On 'The Magazine'

There’s several things to think about with the launch of the iOS-only The Magazine from Marco Arment.

Content

So far, so good. The articles are of high-quality, enjoyable and the right level of thoughtful. Also not too many, the ‘few articles a month’ schedule seems manageable both for him to produce and as a consumer to read.

Of the first issue articles I most enjoyed Alex Payne’s very personal reflection on the recent travails of his life. I also kinda want to buy the guy a beer.

Given that Marco is plugged into the 5by5 podcast network and features in the higher echelons of ‘nerds who are known’ and has produced a tool that is loved by many geeks: he has access to many great writers. He is also well known enough to be trusted by contributors even if there is no personal relationship.

When he says “I’m in a strong position to try this” in his announcement post he’s not wrong.

iOS-only… Really?

Marco’s choice of tools is related to two things. His particular skill set and his preferred choice of business model: as much as one man can do, while being directly paid by customers.

The iOS + backend PHP website is square in the middle of his technological wheelhouse.

However payment is the big thing. There’s an abundance of ways for small publishing to fund itself in opposition to the monolithic physical-origin publishing world.

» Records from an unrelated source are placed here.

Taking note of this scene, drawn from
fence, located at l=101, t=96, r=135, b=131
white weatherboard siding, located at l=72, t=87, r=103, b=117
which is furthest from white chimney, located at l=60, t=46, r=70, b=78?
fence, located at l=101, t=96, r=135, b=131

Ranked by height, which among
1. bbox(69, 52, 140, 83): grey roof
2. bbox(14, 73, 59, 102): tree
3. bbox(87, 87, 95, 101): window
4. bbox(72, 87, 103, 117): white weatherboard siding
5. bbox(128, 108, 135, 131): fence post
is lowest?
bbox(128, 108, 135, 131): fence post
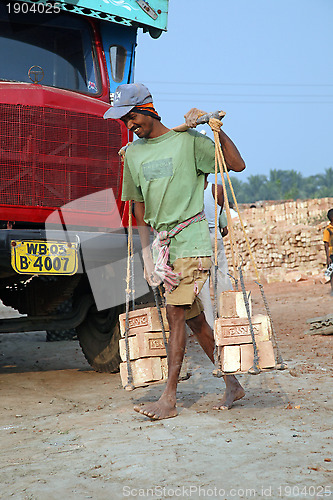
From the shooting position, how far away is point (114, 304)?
16.7ft

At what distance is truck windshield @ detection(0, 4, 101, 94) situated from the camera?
504 cm

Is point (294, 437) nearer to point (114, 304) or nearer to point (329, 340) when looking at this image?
point (114, 304)

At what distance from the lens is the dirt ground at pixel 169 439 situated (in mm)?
2395

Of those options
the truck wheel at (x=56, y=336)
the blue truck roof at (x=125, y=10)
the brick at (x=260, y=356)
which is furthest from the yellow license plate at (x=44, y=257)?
the truck wheel at (x=56, y=336)

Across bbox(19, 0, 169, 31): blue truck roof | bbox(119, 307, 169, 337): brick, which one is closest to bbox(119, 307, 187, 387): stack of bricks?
bbox(119, 307, 169, 337): brick

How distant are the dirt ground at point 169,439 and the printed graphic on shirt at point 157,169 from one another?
4.63ft

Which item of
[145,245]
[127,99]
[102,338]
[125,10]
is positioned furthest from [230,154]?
[102,338]

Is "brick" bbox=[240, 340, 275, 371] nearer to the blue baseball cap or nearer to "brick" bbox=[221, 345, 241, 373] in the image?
"brick" bbox=[221, 345, 241, 373]

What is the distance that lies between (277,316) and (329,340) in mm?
3208

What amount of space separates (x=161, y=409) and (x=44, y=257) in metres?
1.58

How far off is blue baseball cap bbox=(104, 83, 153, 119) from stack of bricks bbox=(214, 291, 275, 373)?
1263 mm

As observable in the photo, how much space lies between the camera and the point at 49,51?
5.24 m

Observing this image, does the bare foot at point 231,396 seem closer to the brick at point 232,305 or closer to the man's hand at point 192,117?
the brick at point 232,305

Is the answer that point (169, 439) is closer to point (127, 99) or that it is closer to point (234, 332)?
point (234, 332)
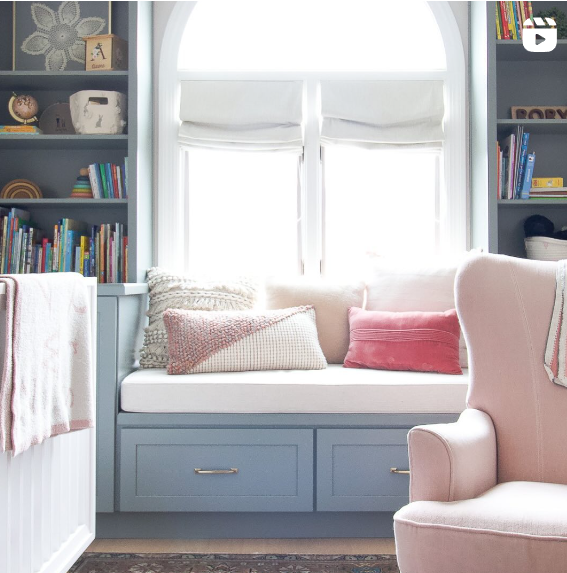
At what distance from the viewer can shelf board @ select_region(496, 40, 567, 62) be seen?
294cm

Daring Fireball (and indeed Marco’s own site) have RSS sponsorships. Many blogs have Deck or Fusion ads. There is even voluntary subscriptions for sites like The Loop or Shawn Blanc or podcasts like The Bugle. There is also the Kickstarter model, but this seems to work better for physical magazines and books, and it takes time.

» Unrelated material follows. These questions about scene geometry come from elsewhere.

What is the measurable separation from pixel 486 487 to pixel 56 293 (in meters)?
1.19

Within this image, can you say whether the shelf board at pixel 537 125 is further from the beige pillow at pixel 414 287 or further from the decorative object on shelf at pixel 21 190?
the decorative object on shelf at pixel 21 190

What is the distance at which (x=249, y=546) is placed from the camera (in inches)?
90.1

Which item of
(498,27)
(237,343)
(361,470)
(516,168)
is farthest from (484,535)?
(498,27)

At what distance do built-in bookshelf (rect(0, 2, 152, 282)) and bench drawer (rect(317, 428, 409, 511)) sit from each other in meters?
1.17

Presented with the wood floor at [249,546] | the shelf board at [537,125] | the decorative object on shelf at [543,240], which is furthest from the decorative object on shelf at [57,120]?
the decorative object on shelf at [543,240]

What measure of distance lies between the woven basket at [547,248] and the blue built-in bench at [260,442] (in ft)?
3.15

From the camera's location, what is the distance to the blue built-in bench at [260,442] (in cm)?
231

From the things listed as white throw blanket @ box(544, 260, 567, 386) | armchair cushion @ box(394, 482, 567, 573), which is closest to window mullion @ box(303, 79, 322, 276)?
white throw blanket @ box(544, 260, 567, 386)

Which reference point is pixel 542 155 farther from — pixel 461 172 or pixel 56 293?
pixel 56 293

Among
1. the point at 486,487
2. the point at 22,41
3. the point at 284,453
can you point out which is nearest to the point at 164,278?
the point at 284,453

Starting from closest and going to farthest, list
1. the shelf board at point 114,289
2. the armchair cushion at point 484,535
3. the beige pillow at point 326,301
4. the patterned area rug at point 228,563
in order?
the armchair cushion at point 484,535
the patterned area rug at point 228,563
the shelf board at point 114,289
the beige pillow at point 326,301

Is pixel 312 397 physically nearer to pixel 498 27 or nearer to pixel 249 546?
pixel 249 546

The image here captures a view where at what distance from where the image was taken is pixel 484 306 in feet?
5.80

All perfectly good ways to get paid.

But for a brand new publication the only way to get paid before spending months building a readership, and effectively working for free, is to charge up front. Realistically given Marco’s experience in creating reading experiences on iOS and the fact that people are used to paying for content on those devices, it makes total sense.

Sure Android would be nice, as would web, but there’s enough of Marco’s audience with iOS to get this thing up and running and he’s deliberately keeping this a one man band.

In effect the promotional benefits of a well-read blog and podcast plus a successful product and a large following on Twitter have made Marco’s audience large enough to have a (relatively) quick swing at this.

The immediate payment also lets his experiment be expedient. Ship an app that may have only taken a short time given his skill set and see if his hypothesis is correct: will his existing audience be interested enough to get this venture profitable almost straightaway?

Very smart.

It’s also a different business model than Instapaper. Although he’s offering a subscription option for that app, the majority of his income still comes from one-off application sales. The model for ‘The Magazine’ is much more repeatable, diversifying into a purely subscription-based model for a complimentary (but new) product seems a good move. Instapaper (mostly) front loads its income, this will give a regular income every month.

Although he’s using the same iOS developer account he is running this through a seperate entity than Instapaper LLC… Full City LLC I presume this is a seperate business to keep his different businesses sensibly seperate.

The app

The app itself is delightful. And simple. Showcasing Arment’s ability to implement a slick looking and most importantly feeling app.

I concur with Gruber’s review of the new Kindle, highlighting Amazon’s need to create the best reading experience, rather than merely the best eBook reader. If you then contrast the care and craft Marco has applied to the reading experience in The Magazine. You have an experience that outstrips most applications built by the giant news corporations.

I’m not sure I’ve seen such attention to interface from someone with a self-admitted visual-design blindspot. But as a great man once said “Design is not what it looks like, design is how it works”.

The download speed is excellent, something nearly all other Newsstand publications should learn, yes Conde Naste with your multi-hundred-megabyte magazines I’m looking at you. Text is selectable.

There’s also backdoor for sending full articles to Instapaper, which is a nice complement to his existing app. Effectively giving his own ‘read later’ service exclusive content!

The typography is in general pretty nice, particularly on the body text on a Retina display. Although in landscape on iPad the line length is way too long to be read comfortably. I’m also not a fan of the way the subtitle looks.

My other ‘rough edge’ is the controls for text size. They are on the menu and there’s a strange ‘jump’ back to the article when you change the size up or down, but I guess you only set that once. It’s still pretty jarring though.

In short

I subscribed… lets see where this goes. I think it’ll be another nice little earner for Marco, we all get some excellent content and the writers will get paid too.

I wouldn’t be surprised if Marco were to offer a simple web-subscription using Paypal or Stripe down the line, but equally I wouldn’t be surprised if he didn’t.